We will work hard to get some press coverage for you to get your story out there

We will pay for you to fly down here and you can stay in our apartment for the weekend. So the only cost would be food and misc. You would fly down on the 30th and fly back on the 2nd. so basically three days of fun and amazing coffee people. We will have a meet the producer event on the 30th and cup your coffees. we will be serving your coffee at Slow Food nation as well.

sound good?

Andy Newbom


Barefoot Coffee Roasters

76 Sunol st San Jose, CA 95126




And the rest is……. going to be history.  I’m sure this will be an event to remember.  Hopefully an event to spark something new in the development of the coffee consumer market.

Whenever fine or quality foods are the center of attention, coffee is always an after thought at best.  Next week it will be a part of the conversation.  For those of you who are passionate about quality in coffee…  For those of you who are purists…  For those of you who can taste and appreciate terroir…. get you’re butt out there!   Click here to see a list of some of the roasters present…  If you’re interested in more details, I’m sure some of them will report on their website, or via press release.

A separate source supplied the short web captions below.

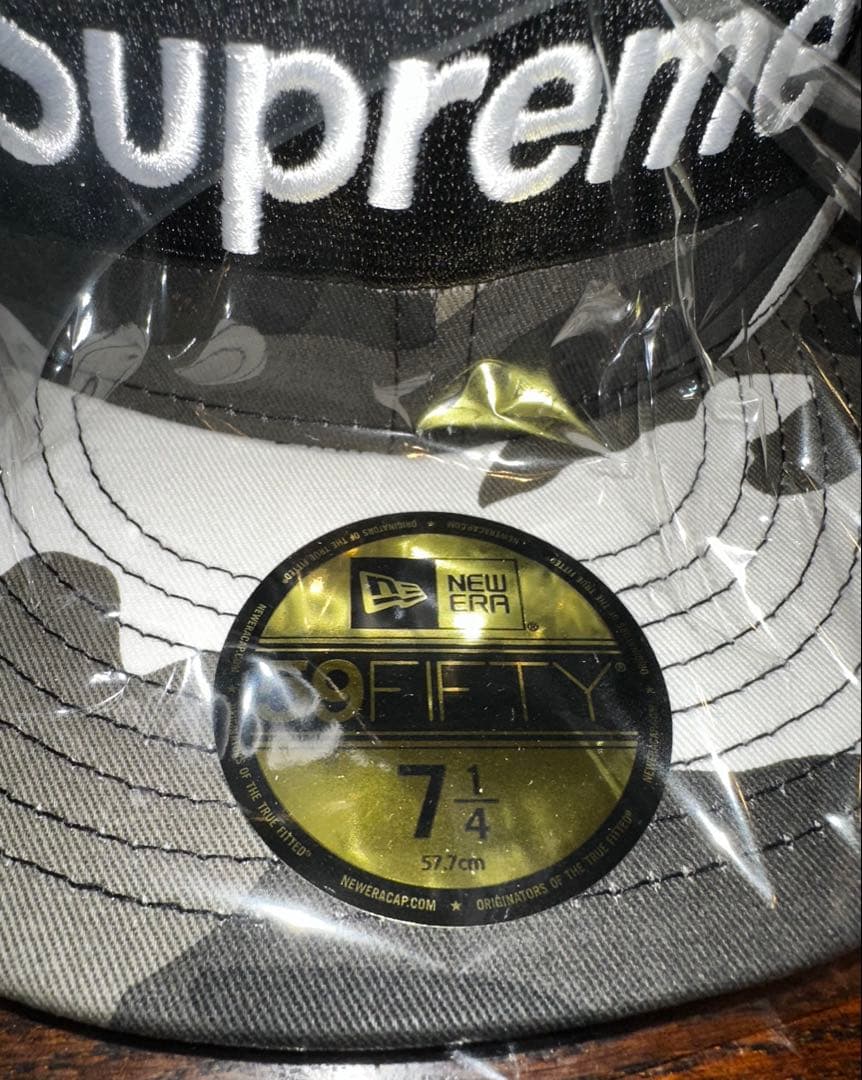 ウェア Supreme New Era New York Yankees 7-1/4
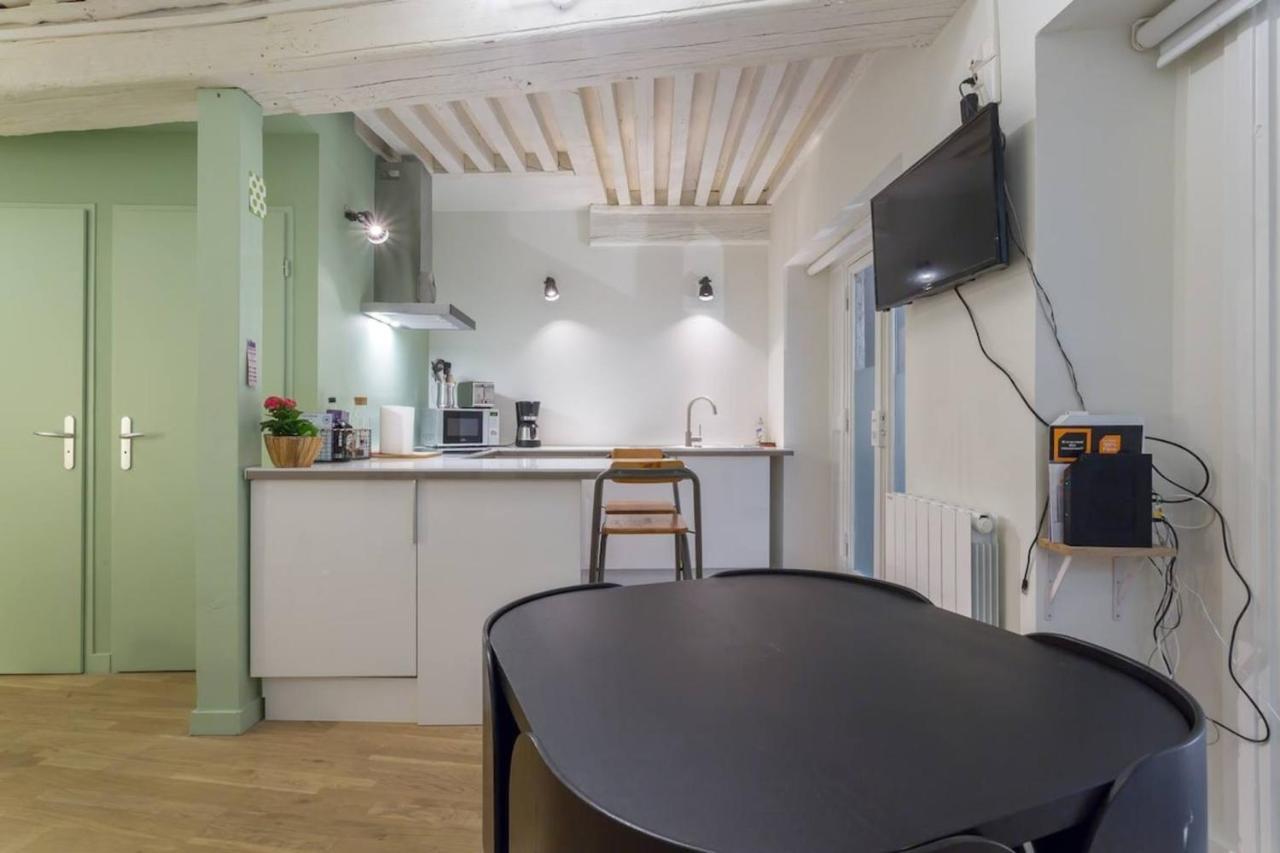 Character Apartment 6 People - City Center Lyon Exteriör bild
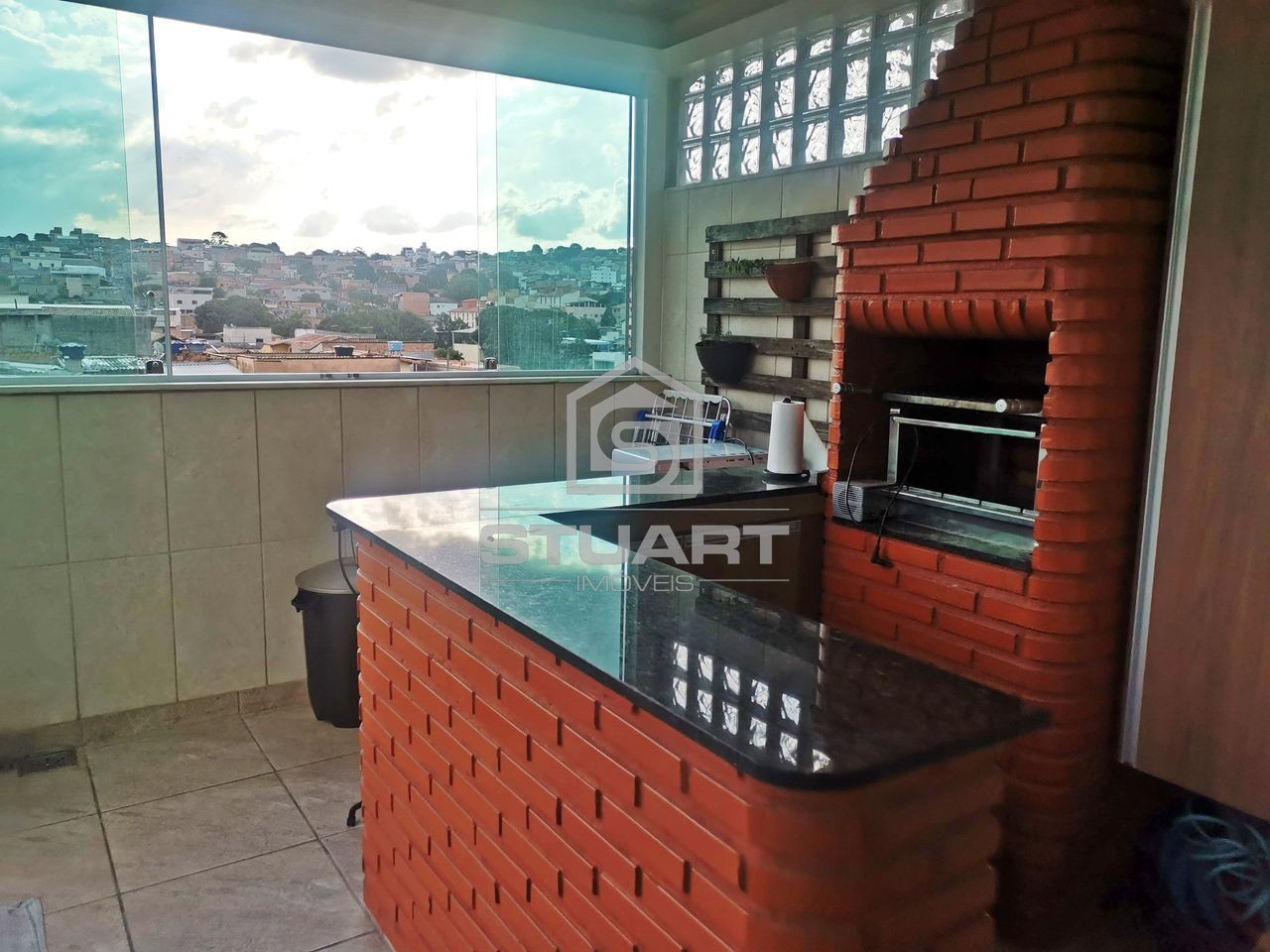 Cobertura Decorada com Espaço Gourmet e Vista Panorâmica no Jardim Leblon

If you are going to be at SCAE this year be sure to pay a visit to The Coffee Collective.  We have the privilege of a time of sharing in an intimate setting… their cafe and roastery this next week.

This year at SCAE 2008 Copenhagen there will be 6 competitions!  Yes, count them.  6!  I believe these efforts are doing a fantastic job of bridging the gap between coffee professionals and one of the most important links in the coffee chain.  The consumer.

I will be competing in the World Cup Tasting Championship representing the U.S. mostly to scout it out to develop such a competition in the U.S. in 2009 most likely at SCAA.  I became U.S. Cup Tasting Champion the same way I got my Guatemalan drivers license.  Lets just say it has nothing to do with merit.